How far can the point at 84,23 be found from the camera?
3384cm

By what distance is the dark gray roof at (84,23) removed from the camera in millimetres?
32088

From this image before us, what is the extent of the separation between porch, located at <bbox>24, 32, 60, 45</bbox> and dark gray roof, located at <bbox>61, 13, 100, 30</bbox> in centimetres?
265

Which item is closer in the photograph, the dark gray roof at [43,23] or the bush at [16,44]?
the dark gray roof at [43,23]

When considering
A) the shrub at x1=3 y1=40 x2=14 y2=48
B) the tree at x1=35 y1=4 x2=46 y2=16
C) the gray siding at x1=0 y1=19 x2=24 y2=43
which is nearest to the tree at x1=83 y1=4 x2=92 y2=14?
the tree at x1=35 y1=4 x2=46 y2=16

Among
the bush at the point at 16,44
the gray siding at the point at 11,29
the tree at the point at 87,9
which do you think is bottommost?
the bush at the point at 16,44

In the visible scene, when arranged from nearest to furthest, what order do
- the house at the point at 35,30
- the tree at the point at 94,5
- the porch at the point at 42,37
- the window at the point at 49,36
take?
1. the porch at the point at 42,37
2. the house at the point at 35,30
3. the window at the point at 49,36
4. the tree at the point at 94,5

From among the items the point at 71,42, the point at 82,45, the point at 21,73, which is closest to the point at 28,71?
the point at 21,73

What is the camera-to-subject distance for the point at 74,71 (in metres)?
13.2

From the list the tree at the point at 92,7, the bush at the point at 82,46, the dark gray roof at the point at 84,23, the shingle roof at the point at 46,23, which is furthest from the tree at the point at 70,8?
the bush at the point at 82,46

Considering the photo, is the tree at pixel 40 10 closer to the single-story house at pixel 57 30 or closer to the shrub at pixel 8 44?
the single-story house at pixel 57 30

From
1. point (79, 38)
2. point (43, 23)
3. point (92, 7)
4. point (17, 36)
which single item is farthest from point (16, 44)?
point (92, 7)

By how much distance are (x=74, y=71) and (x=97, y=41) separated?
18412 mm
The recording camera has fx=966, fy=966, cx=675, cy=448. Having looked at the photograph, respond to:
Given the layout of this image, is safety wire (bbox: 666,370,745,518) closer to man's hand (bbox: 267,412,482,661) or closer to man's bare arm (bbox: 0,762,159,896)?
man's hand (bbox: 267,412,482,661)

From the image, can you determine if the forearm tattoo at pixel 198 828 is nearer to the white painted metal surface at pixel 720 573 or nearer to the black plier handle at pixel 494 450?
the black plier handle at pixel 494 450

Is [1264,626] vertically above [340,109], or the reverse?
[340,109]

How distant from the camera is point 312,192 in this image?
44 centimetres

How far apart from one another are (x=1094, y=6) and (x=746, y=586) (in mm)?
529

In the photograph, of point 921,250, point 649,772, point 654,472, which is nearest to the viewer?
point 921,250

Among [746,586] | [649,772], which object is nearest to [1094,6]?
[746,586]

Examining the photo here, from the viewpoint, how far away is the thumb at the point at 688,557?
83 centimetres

The exercise: Word for word, restate all of the data shown above.

Response:
How far can the point at 84,23 be found from the camera?
3384cm

By what distance is the dark gray roof at (84,23) removed from the camera in millimetres?
32088

From this image before us, what is the extent of the separation between porch, located at <bbox>24, 32, 60, 45</bbox> and dark gray roof, located at <bbox>61, 13, 100, 30</bbox> in centimetres?
265

Which item is closer in the photograph, the dark gray roof at [43,23] or the bush at [16,44]?
the dark gray roof at [43,23]

When considering
A) the shrub at x1=3 y1=40 x2=14 y2=48
B) the tree at x1=35 y1=4 x2=46 y2=16
C) the gray siding at x1=0 y1=19 x2=24 y2=43
which is nearest to the tree at x1=83 y1=4 x2=92 y2=14?
the tree at x1=35 y1=4 x2=46 y2=16

Among
the bush at the point at 16,44
the gray siding at the point at 11,29
the tree at the point at 87,9
which do you think is bottommost?
the bush at the point at 16,44

In the visible scene, when arranged from nearest to furthest, what order do
- the house at the point at 35,30
- the tree at the point at 94,5
- the porch at the point at 42,37
- the window at the point at 49,36
take?
1. the porch at the point at 42,37
2. the house at the point at 35,30
3. the window at the point at 49,36
4. the tree at the point at 94,5

From among the items the point at 71,42, the point at 82,45, the point at 21,73, which is closest to the point at 28,71?
the point at 21,73

What is the camera-to-subject distance for the point at 74,71 (in metres)?
13.2

From the list the tree at the point at 92,7, the bush at the point at 82,46, the dark gray roof at the point at 84,23, the shingle roof at the point at 46,23, which is furthest from the tree at the point at 70,8?
the bush at the point at 82,46

Considering the photo, is the tree at pixel 40 10 closer to the single-story house at pixel 57 30 or closer to the shrub at pixel 8 44?
the single-story house at pixel 57 30

From
1. point (79, 38)
2. point (43, 23)
3. point (92, 7)
4. point (17, 36)
which single item is farthest from point (16, 44)?
point (92, 7)

By how much distance are (x=74, y=71) and (x=97, y=41) separated?
18412 mm
The recording camera has fx=966, fy=966, cx=675, cy=448. Having looked at the photograph, respond to:
Given the layout of this image, is safety wire (bbox: 666,370,745,518) closer to man's hand (bbox: 267,412,482,661) or closer to man's bare arm (bbox: 0,762,159,896)?
man's hand (bbox: 267,412,482,661)

From the image, can you determine if the forearm tattoo at pixel 198 828 is nearer to the white painted metal surface at pixel 720 573 or nearer to the black plier handle at pixel 494 450?
the black plier handle at pixel 494 450

Is [1264,626] vertically above [340,109], or the reverse?
[340,109]

How distant from the camera is point 312,192 in this image?
44 centimetres

How far apart from one another are (x=1094, y=6) and (x=746, y=586) (in mm)?
529

In the photograph, of point 921,250, point 649,772, point 654,472, which is nearest to the viewer?
point 921,250

Among [746,586] | [649,772], which object is nearest to [1094,6]?
[746,586]

Examining the photo here, from the viewpoint, how far away is the thumb at the point at 688,557?
83 centimetres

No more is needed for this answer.